---------- Provided passage ----------

Sunday, February 12, 2012

Film School Online | "Peter Bogdanovich one of the greats "

By : SETH MULLER 
Source : http://azdailysun.com 
Category : Film School Online 

When it comes to Hollywood history, few directors stood on a major threshold between classic and New Hollywood in the way Peter Bogdanovich did.

His early movies of the 1970s rank as some of the most important in film history -- namely "The Last Picture Show" and "Paper Moon," as well as the comedy "What's Up, Doc?" His films carried the sensibilities of a new era of movie auteurs that includes Francis Ford Coppola and Martin Scorsese.

However, his filmmaking also bore similarities to classic Hollywood. And, as legend goes, Bogdanovich and Orson Welles were hanging out at the time the young director was filming "Last Picture Show."

However, Bogdanovich suffered a great loss following a famously known tragedy. A woman with whom he became romantically involved, Playboy model and actress Dorothy Stratten, was murdered by her estranged husband Paul Snider, who then committed suicide.

---------- Data extract ----------

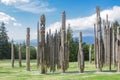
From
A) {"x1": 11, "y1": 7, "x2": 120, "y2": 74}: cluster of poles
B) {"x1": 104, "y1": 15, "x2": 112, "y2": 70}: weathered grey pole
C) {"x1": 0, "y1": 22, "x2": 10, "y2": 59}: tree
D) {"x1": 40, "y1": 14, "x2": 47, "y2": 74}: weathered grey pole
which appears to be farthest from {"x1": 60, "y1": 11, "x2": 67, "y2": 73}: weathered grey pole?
{"x1": 0, "y1": 22, "x2": 10, "y2": 59}: tree

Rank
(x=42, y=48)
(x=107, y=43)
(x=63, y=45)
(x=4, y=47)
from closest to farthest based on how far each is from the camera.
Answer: (x=63, y=45) → (x=42, y=48) → (x=107, y=43) → (x=4, y=47)

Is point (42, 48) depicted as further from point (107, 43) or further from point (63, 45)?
point (107, 43)

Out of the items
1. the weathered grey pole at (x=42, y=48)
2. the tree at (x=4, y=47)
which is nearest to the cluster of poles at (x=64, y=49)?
the weathered grey pole at (x=42, y=48)

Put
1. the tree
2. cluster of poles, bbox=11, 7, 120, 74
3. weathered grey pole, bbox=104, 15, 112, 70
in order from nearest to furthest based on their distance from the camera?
1. cluster of poles, bbox=11, 7, 120, 74
2. weathered grey pole, bbox=104, 15, 112, 70
3. the tree

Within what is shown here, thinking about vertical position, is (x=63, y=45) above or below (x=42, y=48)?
above

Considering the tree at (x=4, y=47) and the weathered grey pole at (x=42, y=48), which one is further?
the tree at (x=4, y=47)

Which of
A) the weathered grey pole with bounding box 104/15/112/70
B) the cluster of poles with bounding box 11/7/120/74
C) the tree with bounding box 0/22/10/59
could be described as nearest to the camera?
the cluster of poles with bounding box 11/7/120/74

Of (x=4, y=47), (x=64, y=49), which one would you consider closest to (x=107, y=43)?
(x=64, y=49)

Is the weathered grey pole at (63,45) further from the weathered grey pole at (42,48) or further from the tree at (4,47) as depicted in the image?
the tree at (4,47)

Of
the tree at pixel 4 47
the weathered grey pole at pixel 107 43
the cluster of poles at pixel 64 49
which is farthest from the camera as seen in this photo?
the tree at pixel 4 47

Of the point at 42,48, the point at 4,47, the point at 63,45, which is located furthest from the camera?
the point at 4,47

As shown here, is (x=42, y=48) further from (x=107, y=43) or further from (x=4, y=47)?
(x=4, y=47)

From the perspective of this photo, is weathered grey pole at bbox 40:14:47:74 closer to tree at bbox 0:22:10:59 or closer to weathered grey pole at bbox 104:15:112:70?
weathered grey pole at bbox 104:15:112:70

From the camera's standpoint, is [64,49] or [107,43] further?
[107,43]
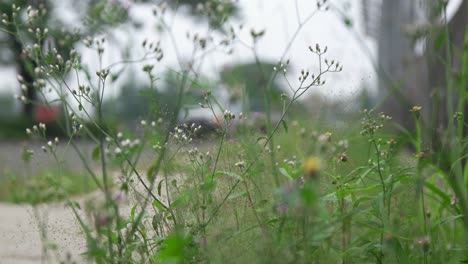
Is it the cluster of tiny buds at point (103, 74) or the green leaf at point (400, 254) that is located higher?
the cluster of tiny buds at point (103, 74)

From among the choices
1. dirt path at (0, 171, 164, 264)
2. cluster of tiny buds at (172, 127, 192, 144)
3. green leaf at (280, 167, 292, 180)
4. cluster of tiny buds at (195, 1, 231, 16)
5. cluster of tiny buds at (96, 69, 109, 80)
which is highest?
cluster of tiny buds at (195, 1, 231, 16)

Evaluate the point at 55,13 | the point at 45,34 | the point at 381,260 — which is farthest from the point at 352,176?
the point at 55,13

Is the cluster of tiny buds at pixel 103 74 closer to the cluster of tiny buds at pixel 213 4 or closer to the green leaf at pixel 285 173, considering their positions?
the cluster of tiny buds at pixel 213 4

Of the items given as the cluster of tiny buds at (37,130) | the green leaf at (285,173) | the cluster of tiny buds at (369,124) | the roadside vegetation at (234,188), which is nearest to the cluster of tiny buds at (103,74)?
the roadside vegetation at (234,188)

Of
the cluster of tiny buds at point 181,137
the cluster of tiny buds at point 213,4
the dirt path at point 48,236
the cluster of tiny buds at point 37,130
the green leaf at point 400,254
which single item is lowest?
the green leaf at point 400,254

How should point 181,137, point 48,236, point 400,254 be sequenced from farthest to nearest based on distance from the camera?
point 48,236, point 181,137, point 400,254

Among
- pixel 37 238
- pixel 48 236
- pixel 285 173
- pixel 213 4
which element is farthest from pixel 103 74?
pixel 48 236

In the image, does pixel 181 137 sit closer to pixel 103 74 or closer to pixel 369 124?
pixel 103 74

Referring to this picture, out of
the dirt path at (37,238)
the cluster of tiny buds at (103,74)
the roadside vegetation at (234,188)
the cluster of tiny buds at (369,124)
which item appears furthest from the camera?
the dirt path at (37,238)

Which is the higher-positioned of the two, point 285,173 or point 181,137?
point 181,137

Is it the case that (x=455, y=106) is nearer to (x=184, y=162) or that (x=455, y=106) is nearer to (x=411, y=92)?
(x=184, y=162)

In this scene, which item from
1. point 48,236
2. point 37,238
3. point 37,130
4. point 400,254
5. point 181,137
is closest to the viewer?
point 400,254

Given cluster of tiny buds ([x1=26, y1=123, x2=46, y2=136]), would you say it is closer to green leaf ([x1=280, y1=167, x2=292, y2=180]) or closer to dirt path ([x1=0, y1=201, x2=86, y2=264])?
dirt path ([x1=0, y1=201, x2=86, y2=264])


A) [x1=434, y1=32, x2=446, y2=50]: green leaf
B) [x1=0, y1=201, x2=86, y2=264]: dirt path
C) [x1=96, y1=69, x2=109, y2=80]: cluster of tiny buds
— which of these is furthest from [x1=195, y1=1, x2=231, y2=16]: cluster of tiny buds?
[x1=0, y1=201, x2=86, y2=264]: dirt path
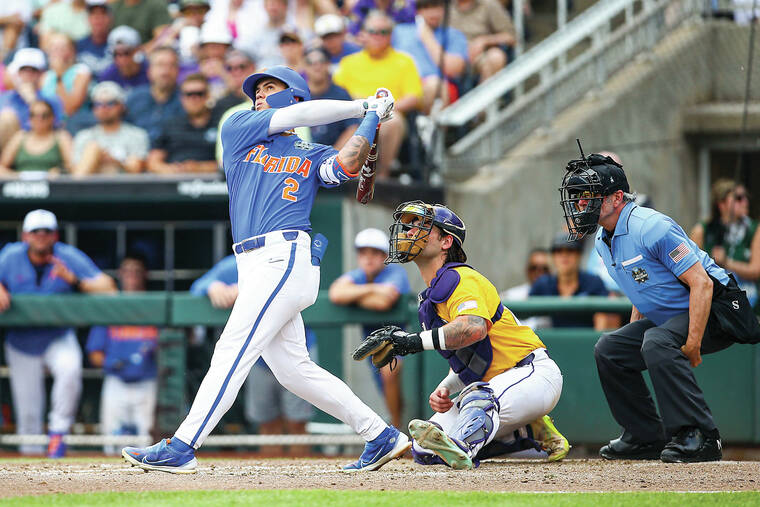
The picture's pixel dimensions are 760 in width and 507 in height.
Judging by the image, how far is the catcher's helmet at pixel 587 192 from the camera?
575cm

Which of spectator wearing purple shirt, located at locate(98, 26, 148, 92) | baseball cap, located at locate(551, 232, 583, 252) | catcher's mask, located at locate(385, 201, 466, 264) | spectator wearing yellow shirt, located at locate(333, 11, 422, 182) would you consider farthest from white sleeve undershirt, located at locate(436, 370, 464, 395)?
spectator wearing purple shirt, located at locate(98, 26, 148, 92)

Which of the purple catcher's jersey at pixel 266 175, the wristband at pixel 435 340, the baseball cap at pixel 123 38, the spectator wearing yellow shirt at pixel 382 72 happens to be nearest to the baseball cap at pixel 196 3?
the baseball cap at pixel 123 38

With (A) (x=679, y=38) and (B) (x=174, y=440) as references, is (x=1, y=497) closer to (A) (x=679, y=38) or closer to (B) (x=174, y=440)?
(B) (x=174, y=440)

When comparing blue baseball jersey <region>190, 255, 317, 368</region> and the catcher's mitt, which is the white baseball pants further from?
the catcher's mitt

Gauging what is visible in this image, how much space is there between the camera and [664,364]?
18.6 feet

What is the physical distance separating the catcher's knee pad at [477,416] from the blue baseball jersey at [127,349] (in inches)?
129

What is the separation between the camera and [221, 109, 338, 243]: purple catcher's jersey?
538 centimetres

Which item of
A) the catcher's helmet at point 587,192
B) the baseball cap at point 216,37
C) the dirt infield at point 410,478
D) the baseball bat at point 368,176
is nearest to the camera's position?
the dirt infield at point 410,478

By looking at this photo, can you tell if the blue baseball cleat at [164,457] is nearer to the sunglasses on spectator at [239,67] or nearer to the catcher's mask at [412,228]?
the catcher's mask at [412,228]

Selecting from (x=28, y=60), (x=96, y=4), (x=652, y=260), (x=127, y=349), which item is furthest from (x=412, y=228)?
(x=96, y=4)

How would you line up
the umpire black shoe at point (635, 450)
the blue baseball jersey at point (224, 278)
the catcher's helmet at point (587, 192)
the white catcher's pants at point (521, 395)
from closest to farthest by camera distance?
Answer: the white catcher's pants at point (521, 395), the catcher's helmet at point (587, 192), the umpire black shoe at point (635, 450), the blue baseball jersey at point (224, 278)

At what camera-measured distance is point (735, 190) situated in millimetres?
8047

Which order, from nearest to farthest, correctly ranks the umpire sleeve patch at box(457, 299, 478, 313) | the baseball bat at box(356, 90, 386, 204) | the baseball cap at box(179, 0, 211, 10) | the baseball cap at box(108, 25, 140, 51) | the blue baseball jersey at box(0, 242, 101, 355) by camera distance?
the umpire sleeve patch at box(457, 299, 478, 313)
the baseball bat at box(356, 90, 386, 204)
the blue baseball jersey at box(0, 242, 101, 355)
the baseball cap at box(108, 25, 140, 51)
the baseball cap at box(179, 0, 211, 10)

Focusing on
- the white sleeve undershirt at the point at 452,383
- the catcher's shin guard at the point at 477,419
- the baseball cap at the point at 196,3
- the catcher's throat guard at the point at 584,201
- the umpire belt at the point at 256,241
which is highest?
the baseball cap at the point at 196,3
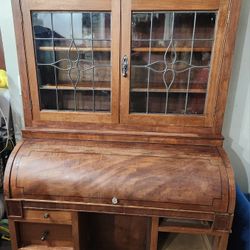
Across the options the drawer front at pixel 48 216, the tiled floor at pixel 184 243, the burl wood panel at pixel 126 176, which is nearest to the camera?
the burl wood panel at pixel 126 176

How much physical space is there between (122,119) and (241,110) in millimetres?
768

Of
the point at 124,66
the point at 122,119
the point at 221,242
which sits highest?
the point at 124,66

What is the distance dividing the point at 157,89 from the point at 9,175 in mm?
884

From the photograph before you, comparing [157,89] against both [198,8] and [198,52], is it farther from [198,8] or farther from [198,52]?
[198,8]

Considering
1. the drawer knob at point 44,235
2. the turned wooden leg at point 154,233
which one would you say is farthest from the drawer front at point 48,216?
the turned wooden leg at point 154,233

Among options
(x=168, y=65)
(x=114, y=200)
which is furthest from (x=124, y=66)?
(x=114, y=200)

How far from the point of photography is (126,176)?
1.14m

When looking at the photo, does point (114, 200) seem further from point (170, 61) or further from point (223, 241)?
point (170, 61)

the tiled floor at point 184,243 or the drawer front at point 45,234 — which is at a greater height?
the drawer front at point 45,234

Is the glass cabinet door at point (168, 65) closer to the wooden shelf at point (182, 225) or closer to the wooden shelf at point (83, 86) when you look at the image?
the wooden shelf at point (83, 86)

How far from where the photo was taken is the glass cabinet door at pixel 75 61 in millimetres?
1174

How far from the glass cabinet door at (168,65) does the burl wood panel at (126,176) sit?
203mm

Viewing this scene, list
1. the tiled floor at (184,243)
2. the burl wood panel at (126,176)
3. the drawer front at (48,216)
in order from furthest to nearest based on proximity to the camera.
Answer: the tiled floor at (184,243)
the drawer front at (48,216)
the burl wood panel at (126,176)

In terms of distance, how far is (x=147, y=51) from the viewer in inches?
47.1
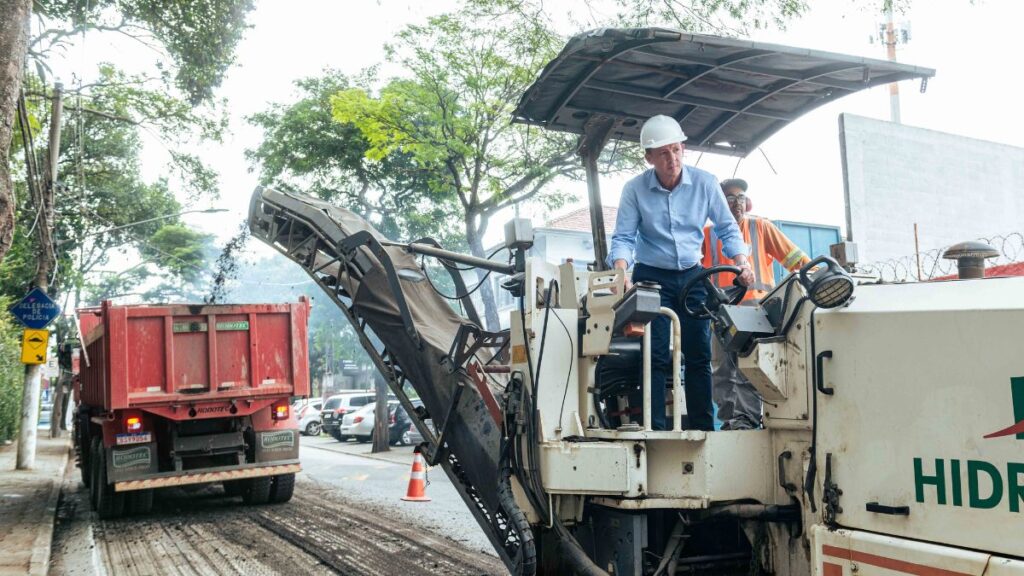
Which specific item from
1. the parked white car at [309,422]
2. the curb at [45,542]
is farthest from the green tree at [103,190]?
the curb at [45,542]

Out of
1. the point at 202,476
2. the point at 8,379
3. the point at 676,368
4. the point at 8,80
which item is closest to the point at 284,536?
the point at 202,476

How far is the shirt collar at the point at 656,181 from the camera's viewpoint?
4309 millimetres

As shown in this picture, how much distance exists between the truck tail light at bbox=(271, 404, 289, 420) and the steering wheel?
768cm

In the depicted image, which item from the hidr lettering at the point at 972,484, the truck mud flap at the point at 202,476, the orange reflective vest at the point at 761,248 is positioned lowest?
the truck mud flap at the point at 202,476

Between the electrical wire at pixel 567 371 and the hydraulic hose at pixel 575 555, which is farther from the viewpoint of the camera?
the electrical wire at pixel 567 371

----------

Problems and tasks
• A. Rewrite the stretch of the Bogdanovich article from "Sunday, February 12, 2012" through "Peter Bogdanovich did.", replacing "directors" with "filmmakers".
• B. Pick up the article on Peter Bogdanovich after its last sentence and continue it.

Expected results
• A.
Sunday, February 12, 2012

Film School Online | "Peter Bogdanovich one of the greats "

By : SETH MULLER 
Source : http://azdailysun.com 
Category : Film School Online 

When it comes to Hollywood history, few filmmakers stood on a major threshold between classic and New Hollywood in the way Peter Bogdanovich did.

• B.
But for his great films and all of his contributions to cinema, Bogdanovich is to be honored at the Sedona International Film Festival with a Lifetime Achievement Award. He will make an appearance on Saturday, Feb. 18, at the Sedona Performing Arts Center, where he will be part of a Q-&-A discussion following the screening of "Last Picture Show."

He also will appear at 6 p.m. on Sunday, Feb. 19, for the screening of his personal favorite "They All Laughed," which co-starred Stratten. Learn more about tickets and pricing at www.sedonafilmfestival.com.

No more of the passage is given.